I had a close acquaintance with Harrison Ainsworth among novelistic editors; he tried to obtain for me the separate publication of “Valdarno,” and, failing, wrote me his confident belief that it must be resuscitated one day.

Ainsworth was a manly and handsome-looking person. His romances gave great pleasure to the readers of his time, which showed how willing people are to live others’ lives without the penalties, though they would very firmly decline living their own over again, without the experience they had too late acquired.

I suppose, in reading every novel, one tastes of all the vices and virtues that have ever been indulged in. One likes to be great and generous vicariously; one even enjoys the sufferings of the wicked at second hand, and to commit even murder on the like terms.

We have all the character, in substrata, not only of the savage, but of the wild beast, of the vulture, of the shark, of the boa constrictor, of the clawed crab, of the animalcule itself. Some feel this, some are wholly unconscious of it until it is accidentally roused, some possess it only in a state of inanimate suppression.

A novel founded on vulture life would have a great run. It should dwell on the domestic virtues of the bird, and show how it held an appointment under Providence to follow in the wake of armies.

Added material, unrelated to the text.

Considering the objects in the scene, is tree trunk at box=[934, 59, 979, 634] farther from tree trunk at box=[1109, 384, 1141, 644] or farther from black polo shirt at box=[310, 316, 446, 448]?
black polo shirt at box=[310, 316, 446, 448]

One of the finest novels I have read of late years is that of Mr. Eden, entitled “George Donnington,” a work replete with experiences, sympathetic in character, in purpose wise; less a fiction than a narrative of true Russian life, and written with as firm a hand as was ever trained for literary success.

Though I could wish to have done with the “strange eventful history” of a life, thus lived over again, I must not rush on too fast, but must revert to “Parables and Tales.”

The publisher of “Madeline” asked me to add four more poems to “Old Souls,” and the three others of the same metre, for an illustrated work; accordingly, I gave him “Mother and Child,” “The Blind Boy,” “The Cripple,” and “Old Morality.”

One morning at Cheyne Walk I read “The Cripple” to Rossetti and Hüffer, and saw them both in tears.